Discussion

Jan 4, 2025

Patterns and Style.

Requirements.

Get the specific requirement - It not the entire system get the one that is most difficult or the interviewer wants to know.
Design video streaming platform - then its like video upload and video see and not entire.

Back of the envelope calculation.

When the interviewer wants to know about it.
Get the estimate of number of read and number of write. The system is read optimize or write optimize.
The storage is more then need to use partitioning and replication.

API Design.

The main functions.

Architectural Design.

The design of the component.

Table of Content.

Database fundamentals.
Data SerializationFrameworks.
Replication.
Sharding.
Batch Processing.
Stream Processing.
Types of Storage.
Caching.
Load Balancing.
Contending Updates.
Change Data Capture.
Fan Out/PreComputation.
Location Based Search.
Job Scheduling.
Idempotence.
Durable Data.

Majority system design falls under the bucket.

Database Fundamentals.

How the database works.

Database is a system that store the application state. Data is typically stored on hard disk so it is persistent.

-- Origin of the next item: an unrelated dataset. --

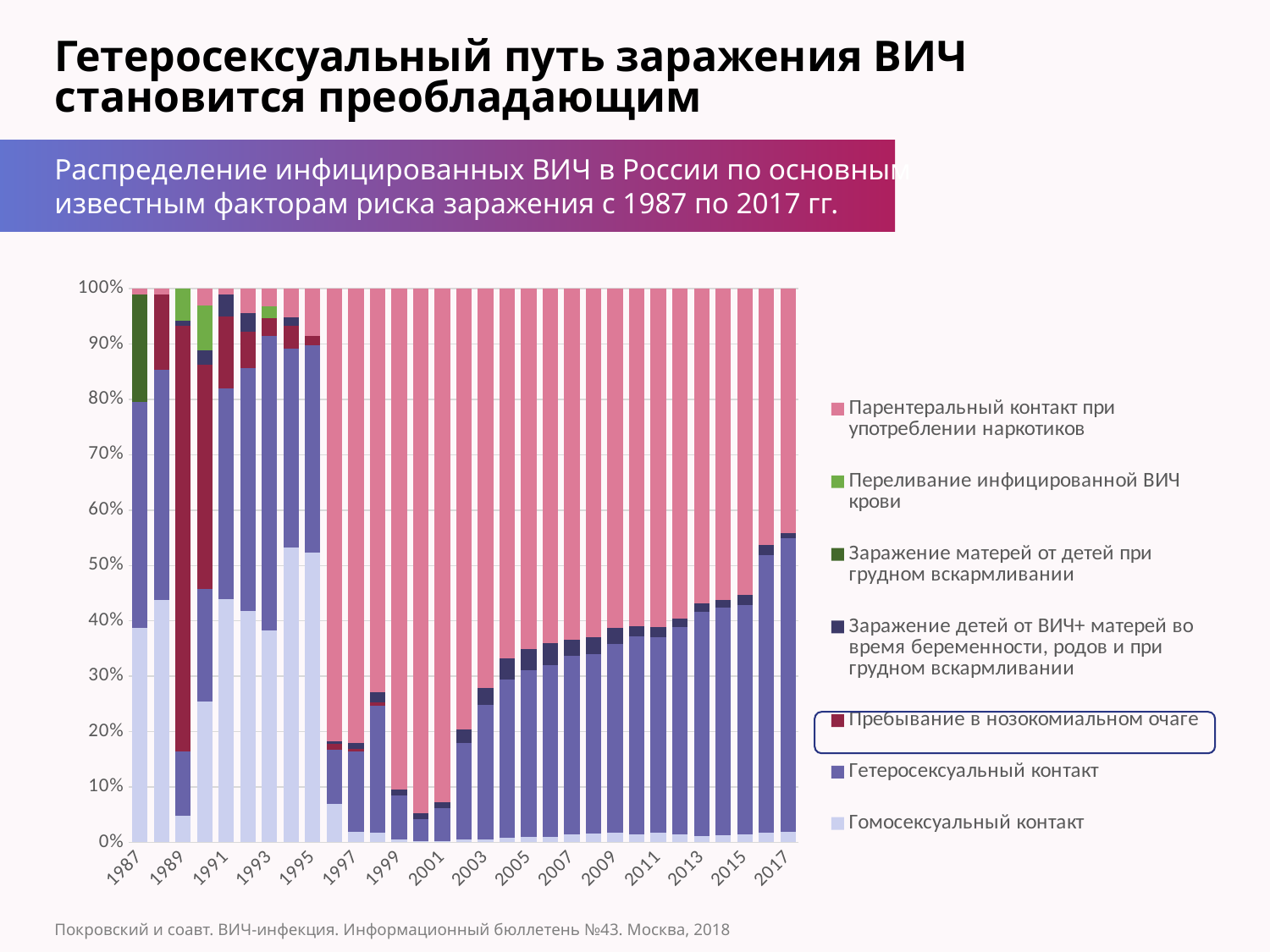
From 2001 to 2017, does the share of "Гетеросексуальный контакт" rise or fall? rise Which legend entry is highlighted with a box on the slide? Пребывание в нозокомиальном очаге In 2017, which is larger: the share of "Гетеросексуальный контакт" or the share of "Парентеральный контакт при употреблении наркотиков"? Гетеросексуальный контакт In 2005, which is larger: the share of "Парентеральный контакт при употреблении наркотиков" or the share of "Гетеросексуальный контакт"? Парентеральный контакт при употреблении наркотиков How many years (bars) are plotted on the chart, from 1987 to 2017? 31 Is the share of "Парентеральный контакт при употреблении наркотиков" in 2017 greater or less than 50%? less Is the share of "Гетеросексуальный контакт" in 2017 greater or less than 40%? greater What kind of chart is shown on the slide? Stacked bar chart Is the share of "Пребывание в нозокомиальном очаге" in 1989 greater or less than 70%? greater How many series does the chart legend list? 7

Sequential read and write are always cheaper than random read and write.
Keep the data that are frequently read together.
Keep the data that are frequently written together.

Data stored in sorted manner will be easier to read - Database Index.

Index are feature supported by many database that allow us to speed up certain read queries and often at the expense of slowing down write queries.
If we did not have an index, each database write could just be done sequentially in a “write ahead log”. We would have to do a sequential scan over the entire table to find our row. x=5,y=10,z=15, x=20 . It continue the x=20 in a sequential manner and did not change the first one. When read it will see from the latest value. The read is O(N).

Index improves the read. 3 type of Index - Hash Index and B+ Trees and LSMTree and SSTable.

Hash Index.

Keep all keys in memory in a hashmap with their corresponding address on disk.

Memory x - 0x0345 y - 0xa23d

Disk 0x0345 - “Hello” 0xa23d - “World”

Pros - O(1) for read and write.

Cons - Keyset need to fit in memory. Poor support for range queries. Data in disk is not ordered by its indexed key.

B+ Trees.

Organize a tree of keys on disk. Follow tree structure to get to your key and its corresponsing data on disk.

Pros - O(log N) read and write. Data from adjacent keys is stored adjacently on disk allowing for easier range queries. (Meaning reading data from 1 to 5 then here it is present in all adjacent place.)

Cons - Slower single jey read than the hash index.

LSM Trees + SSTable.

Writes goes to the in memory binary search tree and it flushed to immutable sorted tables on disk when it gets too big. Reads for a key and first performed from the tree, and if not present we see each SSTable file from the newest to oldest.

It can be made faster by merging theSSTable th eprocess is Compaction. Need data structure like sparse index, bloom filter to make it faster.

BST are sorted so are SSTable - this index supports range queries.

O(log N) for writes and reads. Fast write to in memory.

Cons - Fairly slow reads due to having to see multiple different places for the value for a given key.

Transaction.

Its an abstration supported by some databases - ACID.

Atomic - Put all writes in a “write ahead logs” before writing them to their actual location on disk, mark them as committed in the write ahead log is complete (so if a write is uncommitted and the database fails we can replay the log entry).
Serializable - It appears to the writer as if all transactions ran ona single thread, no need to worry about the race condition.

There are multiple ways of ensuring serializability in a database.

Actually running on a single thread.

Pessimistic concurrency control.
Hold locks on all read-from and written-to database rows to prevent concurrent updates for the duration of the transaction, others must wait

Optimistic concurrency control.
Allow transactions to proceed with no locks and abort any transactions that see that the data that they’ve read or written to has been modified.
Since aborting is expensive, this tends to be better only in situations where there is very little contention across transactions

Row and Col data. Image. Column - Not taking the data in a row and put in disk, we take come column data and store it in disk.

Data serialization. Image.

There is couple of data and we need to store in disk with 0 and 1. We can use protocol buffer.